Bolsonaro's successor, President-elect Luiz Inacio Lula da Silva, wrote on Twitter that "few Brazilians carried the name of our country as far as he did."
French President Emmanuel Macron said Pele's legacy would live forever. "The game. The king. Eternity," Macron tweeted.
U.S. President Joe Biden said on his Twitter that Pele's rise from humble beginnings to soccer legend was a story of "what is possible."
Pele, whose given name was Edson Arantes do Nascimento, joined Santos in 1956 and turned the small coastal club into one of the most famous names in football.
In addition to a host of regional and national titles, Pele won two Copa Libertadores, the South American equivalent of the Champions League, and two Intercontinental Cups, the annual tournament held between the best teams in Europe and South America.

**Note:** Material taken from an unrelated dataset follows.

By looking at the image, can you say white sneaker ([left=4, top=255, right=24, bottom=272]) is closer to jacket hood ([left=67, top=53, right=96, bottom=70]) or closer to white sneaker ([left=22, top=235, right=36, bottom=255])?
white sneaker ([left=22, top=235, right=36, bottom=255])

He took home three World Cup winner's medals, the first time as a 17-year-old in Sweden in 1958, the second in Chile four years later - even though he missed most of the tournament through injury - and the third in Mexico in 1970, when he led what is considered to be one of the greatest sides ever to play the game.
He retired from Santos in 1974 but a year later made a surprise comeback by signing a lucrative deal to join the New York Cosmos in the then nascent North American Soccer League.
In a glorious 21-year career he scored between 1,281 and 1,283 goals, depending on how matches are counted.
Pele, though, transcended soccer, like no player before or since, and he became one of the first global icons of the 20th century.